# What to produce
Return each record word for word and omit the pictures.

# Given entries
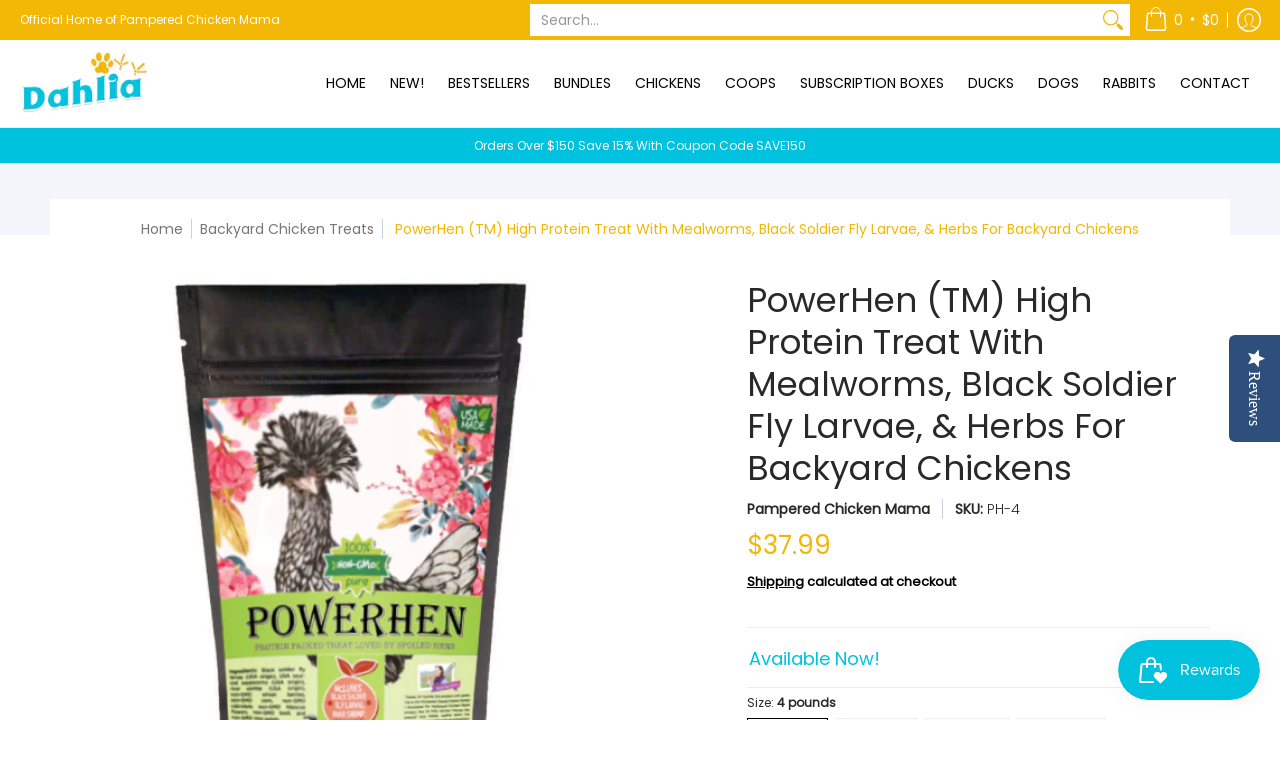

--- FILE ---
content_type: text/json
request_url: https://conf.config-security.com/model
body_size: 82
content:
{"title":"recommendation AI model (keras)","structure":"release_id=0x39:34:42:55:23:5f:3d:4b:56:7a:78:6d:7d:4b:20:32:4b:60:3b:77:46:59:61:21:77:37:6c:72:44;keras;je2bmu3sy7gtk453audfg3etg1hl8bgdotiryovv6shp0wix2t9na1x1k5owfqcvlplijj5k","weights":"../weights/39344255.h5","biases":"../biases/39344255.h5"}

# Response below
--- FILE ---
content_type: text/json
request_url: https://conf.config-security.com/model
body_size: 82
content:
{"title":"recommendation AI model (keras)","structure":"release_id=0x39:34:42:55:23:5f:3d:4b:56:7a:78:6d:7d:4b:20:32:4b:60:3b:77:46:59:61:21:77:37:6c:72:44;keras;je2bmu3sy7gtk453audfg3etg1hl8bgdotiryovv6shp0wix2t9na1x1k5owfqcvlplijj5k","weights":"../weights/39344255.h5","biases":"../biases/39344255.h5"}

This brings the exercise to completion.